>> start DATA
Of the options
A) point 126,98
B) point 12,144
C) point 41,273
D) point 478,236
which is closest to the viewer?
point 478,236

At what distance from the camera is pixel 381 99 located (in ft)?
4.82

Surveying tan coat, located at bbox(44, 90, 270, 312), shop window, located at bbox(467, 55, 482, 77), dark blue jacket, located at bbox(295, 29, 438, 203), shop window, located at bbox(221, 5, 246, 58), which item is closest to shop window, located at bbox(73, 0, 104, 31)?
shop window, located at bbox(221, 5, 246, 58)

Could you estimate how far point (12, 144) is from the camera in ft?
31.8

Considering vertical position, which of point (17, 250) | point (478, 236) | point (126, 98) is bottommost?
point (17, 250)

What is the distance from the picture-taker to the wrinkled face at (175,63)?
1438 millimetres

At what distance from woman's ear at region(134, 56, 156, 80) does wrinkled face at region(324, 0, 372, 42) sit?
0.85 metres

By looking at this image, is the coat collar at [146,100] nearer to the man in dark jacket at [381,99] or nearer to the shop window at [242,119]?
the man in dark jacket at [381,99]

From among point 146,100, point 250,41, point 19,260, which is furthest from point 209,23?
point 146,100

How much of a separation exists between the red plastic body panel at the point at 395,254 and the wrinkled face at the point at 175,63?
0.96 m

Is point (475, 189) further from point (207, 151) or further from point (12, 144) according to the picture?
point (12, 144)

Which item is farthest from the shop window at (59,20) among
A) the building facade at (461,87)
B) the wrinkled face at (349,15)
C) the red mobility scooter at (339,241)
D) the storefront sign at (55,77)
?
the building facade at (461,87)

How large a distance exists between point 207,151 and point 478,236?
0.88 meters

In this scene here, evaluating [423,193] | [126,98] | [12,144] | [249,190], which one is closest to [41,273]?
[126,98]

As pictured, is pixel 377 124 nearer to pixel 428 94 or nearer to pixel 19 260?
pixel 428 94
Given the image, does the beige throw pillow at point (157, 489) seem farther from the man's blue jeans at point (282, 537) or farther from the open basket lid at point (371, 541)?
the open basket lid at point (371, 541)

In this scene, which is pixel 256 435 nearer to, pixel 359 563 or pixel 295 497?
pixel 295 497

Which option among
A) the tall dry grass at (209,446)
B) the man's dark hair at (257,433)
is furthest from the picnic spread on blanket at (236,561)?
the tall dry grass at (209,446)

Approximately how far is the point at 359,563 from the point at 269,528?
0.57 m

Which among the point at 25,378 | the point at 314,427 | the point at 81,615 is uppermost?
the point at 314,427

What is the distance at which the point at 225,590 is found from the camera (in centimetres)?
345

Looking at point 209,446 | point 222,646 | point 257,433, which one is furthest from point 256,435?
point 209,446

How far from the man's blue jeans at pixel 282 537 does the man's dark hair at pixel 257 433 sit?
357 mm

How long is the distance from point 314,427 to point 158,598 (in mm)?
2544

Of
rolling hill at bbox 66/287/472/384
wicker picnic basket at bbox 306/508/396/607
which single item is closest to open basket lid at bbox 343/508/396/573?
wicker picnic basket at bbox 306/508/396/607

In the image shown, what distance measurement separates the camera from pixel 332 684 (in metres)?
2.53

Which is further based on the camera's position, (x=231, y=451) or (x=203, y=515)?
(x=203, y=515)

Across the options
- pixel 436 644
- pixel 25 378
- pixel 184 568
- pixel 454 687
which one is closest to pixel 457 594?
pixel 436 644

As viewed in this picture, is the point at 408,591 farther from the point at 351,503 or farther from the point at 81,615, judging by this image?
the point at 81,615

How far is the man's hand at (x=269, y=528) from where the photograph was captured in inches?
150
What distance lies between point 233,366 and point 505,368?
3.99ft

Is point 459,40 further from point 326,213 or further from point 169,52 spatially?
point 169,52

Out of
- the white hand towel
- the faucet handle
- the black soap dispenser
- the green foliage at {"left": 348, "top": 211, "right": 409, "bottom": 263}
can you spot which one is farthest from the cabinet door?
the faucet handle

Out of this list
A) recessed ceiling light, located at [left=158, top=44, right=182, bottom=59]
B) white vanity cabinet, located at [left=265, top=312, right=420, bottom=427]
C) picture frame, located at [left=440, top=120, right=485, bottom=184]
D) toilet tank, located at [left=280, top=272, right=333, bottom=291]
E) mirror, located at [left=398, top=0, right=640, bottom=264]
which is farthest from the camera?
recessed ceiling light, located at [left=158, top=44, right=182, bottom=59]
>> end DATA
▶ **PROBLEM STATEMENT**: Repeat back the data above, exact to the last character.

▶ **EXERCISE ANSWER**:
Of the options
A) point 126,98
B) point 12,144
C) point 41,273
D) point 478,236
which is closest to the viewer?
point 478,236

At what distance from the camera is pixel 381 99 located (in ft)?
4.82

Surveying tan coat, located at bbox(44, 90, 270, 312), shop window, located at bbox(467, 55, 482, 77), dark blue jacket, located at bbox(295, 29, 438, 203), shop window, located at bbox(221, 5, 246, 58), which item is closest to shop window, located at bbox(73, 0, 104, 31)?
shop window, located at bbox(221, 5, 246, 58)

Could you estimate how far point (12, 144) is from the camera in ft?
31.8

Considering vertical position, which of point (17, 250) | point (478, 236) | point (126, 98) is bottommost?
point (17, 250)

What is the distance from the picture-taker to the wrinkled face at (175,63)?
1438 millimetres

At what distance from woman's ear at region(134, 56, 156, 80) does wrinkled face at region(324, 0, 372, 42) sit?
0.85 metres

By looking at this image, is the coat collar at [146,100] nearer to the man in dark jacket at [381,99] or nearer to the shop window at [242,119]?
the man in dark jacket at [381,99]

From among point 146,100, point 250,41, point 19,260, which is furthest from point 209,23?
point 146,100

How much of a separation exists between the red plastic body panel at the point at 395,254 and the wrinkled face at the point at 175,63?
0.96 m

Is point (475, 189) further from point (207, 151) or further from point (12, 144) according to the picture?
point (12, 144)

Which item is farthest from the shop window at (59,20) among
A) the building facade at (461,87)
B) the wrinkled face at (349,15)
C) the red mobility scooter at (339,241)
D) the storefront sign at (55,77)
?
the building facade at (461,87)

How large a distance exists between point 207,151 and point 478,236?
0.88 meters

In this scene here, evaluating [423,193] | [126,98] | [12,144] | [249,190], which one is closest to [41,273]?
[126,98]

As pictured, is pixel 377 124 nearer to pixel 428 94 or nearer to pixel 19 260?
pixel 428 94
Given the image, does the beige throw pillow at point (157, 489) seem farther from the man's blue jeans at point (282, 537) or farther from the open basket lid at point (371, 541)?
the open basket lid at point (371, 541)

In this scene, which is pixel 256 435 nearer to, pixel 359 563 or pixel 295 497?
pixel 295 497

Which option among
A) the tall dry grass at (209,446)
B) the man's dark hair at (257,433)
is furthest from the picnic spread on blanket at (236,561)?
the tall dry grass at (209,446)

Approximately how far is the point at 359,563 from the point at 269,528?
0.57 m

Which among the point at 25,378 | the point at 314,427 | the point at 81,615 is uppermost?
the point at 314,427

What is the distance at which the point at 225,590 is found from the camera (in centimetres)?
345

Looking at point 209,446 | point 222,646 | point 257,433, which one is furthest from point 256,435?
point 209,446

How far from the man's blue jeans at pixel 282 537 does the man's dark hair at pixel 257 433 sit?
357 mm

How long is the distance from point 314,427 to point 158,598 (in mm)?
2544

Of
rolling hill at bbox 66/287/472/384
wicker picnic basket at bbox 306/508/396/607
which single item is closest to open basket lid at bbox 343/508/396/573?
wicker picnic basket at bbox 306/508/396/607

In the image shown, what distance measurement separates the camera from pixel 332 684 (in metres)?
2.53

Which is further based on the camera's position, (x=231, y=451) or (x=203, y=515)?
(x=203, y=515)

Across the options
- pixel 436 644
- pixel 25 378
- pixel 184 568
- pixel 454 687
which one is closest to pixel 457 594?
pixel 436 644

As viewed in this picture, is the point at 408,591 farther from the point at 351,503 or farther from the point at 81,615, judging by this image?
the point at 81,615

How far is the man's hand at (x=269, y=528) from where the photograph was captured in inches?
150
What distance lies between point 233,366 and point 505,368?
3.99ft

Is point 459,40 further from point 326,213 or further from point 169,52 spatially?
point 169,52

Out of
- the white hand towel
- the faucet handle
- the black soap dispenser
- the green foliage at {"left": 348, "top": 211, "right": 409, "bottom": 263}
can you spot which one is farthest from the cabinet door?
the faucet handle

Out of this list
A) recessed ceiling light, located at [left=158, top=44, right=182, bottom=59]
B) white vanity cabinet, located at [left=265, top=312, right=420, bottom=427]
C) picture frame, located at [left=440, top=120, right=485, bottom=184]
D) toilet tank, located at [left=280, top=272, right=333, bottom=291]
E) mirror, located at [left=398, top=0, right=640, bottom=264]
which is farthest from the camera?
recessed ceiling light, located at [left=158, top=44, right=182, bottom=59]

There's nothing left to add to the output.